Its been pretty hot in Chui the past week or so. Made slightly worse by a nasty sinus infection. It almost makes me wish for winter…almost. Despite the heat, I’m developing a heartfelt affection for Bishkek. I’m an hour away from the city but the drive is worth it. During my visits I usually always “discover” some restaurant or shop or part of town that I want to explore. I was introduced to my new favorite place…a legitimate coffee shop. Name? Coffee. Not very creative is it? Nonetheless, they actually serve cappuccinos. Amazing. My only complaint is that the prices are more on the American side, whereas my pay definitely remains in the Kyrgyz neighborhood. Oh well. I actually wrote a weekly “coffee treat” into my budget so I wouldn’t feel guilty.
As amazing and wonderful and magical as Bishkek is (or can be), I do have a few complainants.
First - why are there two voksals (bus stations)? And why are there 50 different names for them? Old, new, east, west…Jesus! Getting around is confusing enough, give me a break.
Second - the undergrounds. At some of the busier streets in Bishkek you have to cross the street through the underground. Tunnels run underneath the street and you go down the stairs and come up on the other side of the road. The underground is also like a mini bazaar. Vendors have set up shop and you can buy things like cheap jewelry or even underwear. The undergrounds are all quite strange to be honest. Not to mention pretty sketchy. Especially when it’s dark. When I’m in the city at night, I walk several blocks out of my way just to avoid using them.
I was almost mugged in the underground. Which might help explain my aversion to them. A few days ago I was in Bishkek for something or another. I was using the underground to cross the street. I was almost to the stairs when I felt a tug on my bag, which was hanging from my shoulder. I look over and what do you know – there is a grown man with his hand inside my purse! Thankfully, he ran off immediately. He didn’t manage to take anything, but he was probably only a few seconds away from having my phone and wallet. Moral of the story: avoid the undergrounds…and pay more attention.
Third – traffic. If I had 5com for every time some rude or crazy driver almost hit me, sometimes on purpose, I could afford to up my coffee treat to 3 times a week. On second thought…
Four – babies. This might seem like an odd complaint. Actually, it’s not really a complaint, more like a weird observation. There are a lot of babies here. I mean, babies are literally everywhere. It’s starting to freak me out just a little. I don’t hate babies; they just scare me. These mini humans don’t talk. They just cry. A lot. How do you know what they want? What are you suppose to do with them? You try being in a city where there is literally 10 babies at any given time within a 15-foot radius of you and tell me you wouldn’t have nightmares too.

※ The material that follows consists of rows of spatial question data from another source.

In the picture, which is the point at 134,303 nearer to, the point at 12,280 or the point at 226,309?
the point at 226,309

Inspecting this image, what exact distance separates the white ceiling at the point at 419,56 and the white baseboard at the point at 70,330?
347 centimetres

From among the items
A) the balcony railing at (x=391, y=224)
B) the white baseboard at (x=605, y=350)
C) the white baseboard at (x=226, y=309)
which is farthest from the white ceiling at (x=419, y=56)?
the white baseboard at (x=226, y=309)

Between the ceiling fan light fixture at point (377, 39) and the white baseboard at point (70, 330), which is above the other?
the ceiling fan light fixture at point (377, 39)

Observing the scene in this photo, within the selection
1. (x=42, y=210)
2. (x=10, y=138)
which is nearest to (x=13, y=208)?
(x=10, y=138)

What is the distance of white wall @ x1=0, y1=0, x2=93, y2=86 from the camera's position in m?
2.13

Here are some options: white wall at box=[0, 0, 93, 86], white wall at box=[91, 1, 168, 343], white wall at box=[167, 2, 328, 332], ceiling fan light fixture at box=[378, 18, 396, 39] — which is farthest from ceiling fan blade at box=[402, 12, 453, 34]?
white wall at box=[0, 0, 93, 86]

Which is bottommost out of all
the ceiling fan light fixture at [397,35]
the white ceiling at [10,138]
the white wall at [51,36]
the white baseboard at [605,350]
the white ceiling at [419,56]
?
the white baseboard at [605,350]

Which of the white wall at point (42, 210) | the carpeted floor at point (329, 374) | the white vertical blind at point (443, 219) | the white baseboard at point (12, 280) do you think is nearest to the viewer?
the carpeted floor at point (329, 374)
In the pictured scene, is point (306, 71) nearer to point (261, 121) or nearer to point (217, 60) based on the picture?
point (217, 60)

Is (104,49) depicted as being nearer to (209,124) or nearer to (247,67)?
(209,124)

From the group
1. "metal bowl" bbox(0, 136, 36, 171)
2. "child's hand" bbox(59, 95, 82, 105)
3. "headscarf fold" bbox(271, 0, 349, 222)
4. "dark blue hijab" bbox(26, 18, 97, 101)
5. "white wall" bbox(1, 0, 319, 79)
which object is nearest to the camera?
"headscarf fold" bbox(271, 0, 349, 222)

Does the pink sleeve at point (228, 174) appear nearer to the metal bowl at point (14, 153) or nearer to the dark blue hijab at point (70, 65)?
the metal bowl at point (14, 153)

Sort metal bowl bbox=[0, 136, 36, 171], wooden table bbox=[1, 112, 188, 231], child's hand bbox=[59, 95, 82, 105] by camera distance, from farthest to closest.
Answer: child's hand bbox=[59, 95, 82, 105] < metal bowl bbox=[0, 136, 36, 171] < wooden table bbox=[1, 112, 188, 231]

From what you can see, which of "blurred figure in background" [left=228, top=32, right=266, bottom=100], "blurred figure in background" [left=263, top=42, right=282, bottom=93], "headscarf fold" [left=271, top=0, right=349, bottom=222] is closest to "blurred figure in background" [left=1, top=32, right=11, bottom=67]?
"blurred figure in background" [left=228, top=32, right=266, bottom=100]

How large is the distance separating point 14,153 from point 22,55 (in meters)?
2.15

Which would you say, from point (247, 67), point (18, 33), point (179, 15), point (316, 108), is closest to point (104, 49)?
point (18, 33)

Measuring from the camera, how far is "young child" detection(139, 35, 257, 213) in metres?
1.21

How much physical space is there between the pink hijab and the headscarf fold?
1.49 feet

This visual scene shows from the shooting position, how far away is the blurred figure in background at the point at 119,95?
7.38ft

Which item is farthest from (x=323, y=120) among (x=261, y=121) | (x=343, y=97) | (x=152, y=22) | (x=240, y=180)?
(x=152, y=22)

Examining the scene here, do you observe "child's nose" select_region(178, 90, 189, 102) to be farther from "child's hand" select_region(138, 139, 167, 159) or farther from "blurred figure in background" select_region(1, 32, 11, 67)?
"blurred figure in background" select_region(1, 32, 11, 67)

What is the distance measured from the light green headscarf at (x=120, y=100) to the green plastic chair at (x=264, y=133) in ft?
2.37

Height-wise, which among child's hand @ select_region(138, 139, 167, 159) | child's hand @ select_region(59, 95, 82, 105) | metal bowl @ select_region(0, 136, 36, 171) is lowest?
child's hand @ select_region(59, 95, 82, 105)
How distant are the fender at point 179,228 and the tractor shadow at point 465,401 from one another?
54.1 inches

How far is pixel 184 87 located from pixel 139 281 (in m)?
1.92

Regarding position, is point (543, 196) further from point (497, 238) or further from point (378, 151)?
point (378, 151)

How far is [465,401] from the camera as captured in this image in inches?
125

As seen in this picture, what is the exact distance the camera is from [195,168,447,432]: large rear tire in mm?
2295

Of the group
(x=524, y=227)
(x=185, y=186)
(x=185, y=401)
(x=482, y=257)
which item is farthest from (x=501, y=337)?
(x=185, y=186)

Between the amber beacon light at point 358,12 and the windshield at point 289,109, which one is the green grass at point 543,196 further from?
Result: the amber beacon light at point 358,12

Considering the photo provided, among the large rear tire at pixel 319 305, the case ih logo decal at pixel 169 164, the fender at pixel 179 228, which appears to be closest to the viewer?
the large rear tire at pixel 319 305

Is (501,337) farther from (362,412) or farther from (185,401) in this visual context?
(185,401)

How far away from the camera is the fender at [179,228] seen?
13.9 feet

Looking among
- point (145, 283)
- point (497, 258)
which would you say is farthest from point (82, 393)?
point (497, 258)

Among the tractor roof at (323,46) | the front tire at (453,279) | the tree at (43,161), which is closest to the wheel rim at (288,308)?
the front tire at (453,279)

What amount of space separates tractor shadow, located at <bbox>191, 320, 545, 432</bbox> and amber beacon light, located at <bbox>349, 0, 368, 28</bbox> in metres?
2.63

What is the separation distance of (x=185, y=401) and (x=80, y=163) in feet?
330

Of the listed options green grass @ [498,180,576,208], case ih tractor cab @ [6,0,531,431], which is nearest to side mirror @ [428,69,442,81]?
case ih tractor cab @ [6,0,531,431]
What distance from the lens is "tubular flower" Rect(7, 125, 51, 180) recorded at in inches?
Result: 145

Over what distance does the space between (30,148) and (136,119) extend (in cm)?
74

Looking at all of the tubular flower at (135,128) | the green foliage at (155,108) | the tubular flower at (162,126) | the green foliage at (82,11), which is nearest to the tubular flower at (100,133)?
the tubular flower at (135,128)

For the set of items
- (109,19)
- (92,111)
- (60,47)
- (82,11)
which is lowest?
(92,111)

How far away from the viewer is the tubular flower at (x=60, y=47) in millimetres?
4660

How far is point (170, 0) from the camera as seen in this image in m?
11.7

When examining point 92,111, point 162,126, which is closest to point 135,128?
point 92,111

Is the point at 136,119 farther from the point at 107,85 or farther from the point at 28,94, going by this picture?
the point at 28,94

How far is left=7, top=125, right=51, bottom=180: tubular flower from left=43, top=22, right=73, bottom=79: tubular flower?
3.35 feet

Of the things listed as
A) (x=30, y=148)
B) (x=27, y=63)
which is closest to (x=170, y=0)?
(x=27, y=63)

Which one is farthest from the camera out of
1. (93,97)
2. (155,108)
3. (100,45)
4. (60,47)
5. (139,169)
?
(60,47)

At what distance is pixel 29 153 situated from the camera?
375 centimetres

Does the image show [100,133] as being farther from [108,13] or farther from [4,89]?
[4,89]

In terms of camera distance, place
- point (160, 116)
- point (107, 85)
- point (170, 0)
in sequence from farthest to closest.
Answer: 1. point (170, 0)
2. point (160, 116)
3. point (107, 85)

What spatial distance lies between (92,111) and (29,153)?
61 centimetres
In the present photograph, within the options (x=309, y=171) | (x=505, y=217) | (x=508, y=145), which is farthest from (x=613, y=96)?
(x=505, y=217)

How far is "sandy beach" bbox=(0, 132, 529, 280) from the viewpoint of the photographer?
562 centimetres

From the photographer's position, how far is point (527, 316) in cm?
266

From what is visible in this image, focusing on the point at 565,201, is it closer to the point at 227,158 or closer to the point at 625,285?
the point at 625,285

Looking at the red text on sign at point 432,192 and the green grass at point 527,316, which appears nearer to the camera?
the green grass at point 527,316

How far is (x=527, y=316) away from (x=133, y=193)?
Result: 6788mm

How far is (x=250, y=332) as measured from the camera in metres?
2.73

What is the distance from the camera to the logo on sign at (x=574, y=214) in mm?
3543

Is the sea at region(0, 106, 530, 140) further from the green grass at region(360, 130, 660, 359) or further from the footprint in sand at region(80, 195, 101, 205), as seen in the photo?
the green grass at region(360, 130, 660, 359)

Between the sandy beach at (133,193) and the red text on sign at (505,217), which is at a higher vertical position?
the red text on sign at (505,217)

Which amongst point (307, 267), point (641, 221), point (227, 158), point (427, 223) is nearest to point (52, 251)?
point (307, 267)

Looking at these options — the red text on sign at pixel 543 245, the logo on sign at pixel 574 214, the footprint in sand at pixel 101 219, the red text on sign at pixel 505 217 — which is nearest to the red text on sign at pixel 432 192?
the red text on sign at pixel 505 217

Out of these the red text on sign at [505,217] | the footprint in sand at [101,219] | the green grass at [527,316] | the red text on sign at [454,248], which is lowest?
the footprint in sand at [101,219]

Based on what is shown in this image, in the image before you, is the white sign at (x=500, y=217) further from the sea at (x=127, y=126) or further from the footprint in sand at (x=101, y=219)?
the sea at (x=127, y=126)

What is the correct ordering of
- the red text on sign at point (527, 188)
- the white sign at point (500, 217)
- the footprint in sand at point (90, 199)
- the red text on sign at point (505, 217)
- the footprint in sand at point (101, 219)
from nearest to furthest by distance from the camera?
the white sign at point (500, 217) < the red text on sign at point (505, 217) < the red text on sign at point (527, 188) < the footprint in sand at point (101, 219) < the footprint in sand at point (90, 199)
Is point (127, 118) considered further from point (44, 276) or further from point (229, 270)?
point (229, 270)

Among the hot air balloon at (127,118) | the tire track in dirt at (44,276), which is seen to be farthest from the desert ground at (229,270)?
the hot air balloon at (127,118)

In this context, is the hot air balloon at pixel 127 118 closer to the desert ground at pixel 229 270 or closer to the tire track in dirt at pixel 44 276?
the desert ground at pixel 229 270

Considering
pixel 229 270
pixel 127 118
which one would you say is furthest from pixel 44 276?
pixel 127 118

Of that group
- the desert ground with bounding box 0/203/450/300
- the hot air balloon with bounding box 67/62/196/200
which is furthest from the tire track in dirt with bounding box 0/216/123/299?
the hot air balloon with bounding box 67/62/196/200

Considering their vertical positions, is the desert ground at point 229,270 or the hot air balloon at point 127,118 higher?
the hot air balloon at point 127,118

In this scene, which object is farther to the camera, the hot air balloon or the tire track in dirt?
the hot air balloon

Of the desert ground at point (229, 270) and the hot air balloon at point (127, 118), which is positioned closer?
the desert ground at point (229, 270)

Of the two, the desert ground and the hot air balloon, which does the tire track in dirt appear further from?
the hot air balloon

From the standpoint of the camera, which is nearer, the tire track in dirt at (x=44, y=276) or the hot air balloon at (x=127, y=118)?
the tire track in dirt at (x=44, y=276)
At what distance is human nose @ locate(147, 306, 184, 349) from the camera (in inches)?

Despite the insane drivers and confusing transportation system, Bishkek is a really neat city and the people are for the most part, extremely helpful and friendly. I’m still working on not getting lost but I feel like I’m almost to that point. I can see the light at the end of the tunnel!
…Not the underground tunnels…I won’t be using those anymore. A different tunnel…one preferably above ground.